Transplant Disparities in Kids

 

Even children can face considerable inequities when it comes to receiving transplants.

This message was driven home in a recent analysis of data from the U.S. Renal Data System from 2000 to 2008 that revealed that the average annual rate of preemptive transplantation was higher among white children with kidney failure than among those who were Hispanic and black. Racial differences were also evident in the type of preemptive transplants children received, where more white patients had living donors (78.8 percent), compared with Hispanics (57.3 percent) and blacks (48.8 percent). Hispanics had a 50 percent and blacks a 56 percent lower rate of preemptive transplants than whites. Differences in the incidence of preemptive transplantation were unexplained by socioeconomic status, as determined by neighborhood poverty and health insurance.

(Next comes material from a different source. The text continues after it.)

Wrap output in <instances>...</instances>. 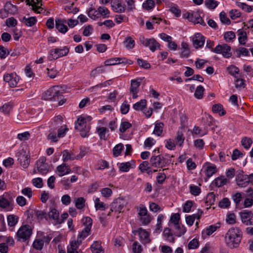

“Among pediatric kidney disease patients in the United States, white patients have a significantly higher rate of getting a kidney transplant without ever starting dialysis compared to blacks and Hispanics,” said Emory University’s Rachel Patzer, PhD, who co-authored the study and presented it at ASN’s Kidney Week. “The reasons for this racial disparity are not entirely clear, but could be due to lower access to health care among minority patients,” she added.

One potential explanation could be that children in underrepresented minority groups may have less access to care, noted ASN’s immediate past president, Joseph Bonventre, MD, PhD. “It is important to raise the awareness of kidney disease in children among general pediatricians so that all children are evaluated and kidney disease can be picked up early enough so that appropriate management can be brought to bear,” he said.

Patzer was also part of a research team that examined racial differences in deaths among children with kidney failure. The study included all kidney failure patients younger than 21 years of age who went on dialysis between January 2000 and September 2008 and did not receive a transplant during the study, which ended in September 2009. The investigators censored patients at death or end of follow-up and excluded patients who received a transplant. They considered neighborhood poverty and health insurance as measures of socioeconomic status.

Among 8146 pediatric kidney failure patients in the study, 896 (9.7 percent) died, and a greater proportion of those who died were black.

“When a child develops end stage kidney disease, their best chance for survival and a good quality of life is to receive a kidney transplant, compared with staying on dialysis. Sadly, some children die before they ever receive a transplant,” said first author Sandra Amaral, MD, also of Emory University.

The effect of race on death was significantly modified by health insurance. Blacks with no health insurance had a 59 percent greater rate of death after developing kidney failure compared with whites, while Hispanics had a significantly lower rate of death compared with the other racial groups regardless of insurance status. Amaral noted that more studies are needed to understand why these differences occur.

“Raising public awareness of kidney disease in both pediatric as well as adult populations and alerting our primary care providers to the signs of early kidney disease may go far to establish a diagnosis at an earlier stage in all racial groups and ultimately result in better outcomes for our patients,” Bonventre said.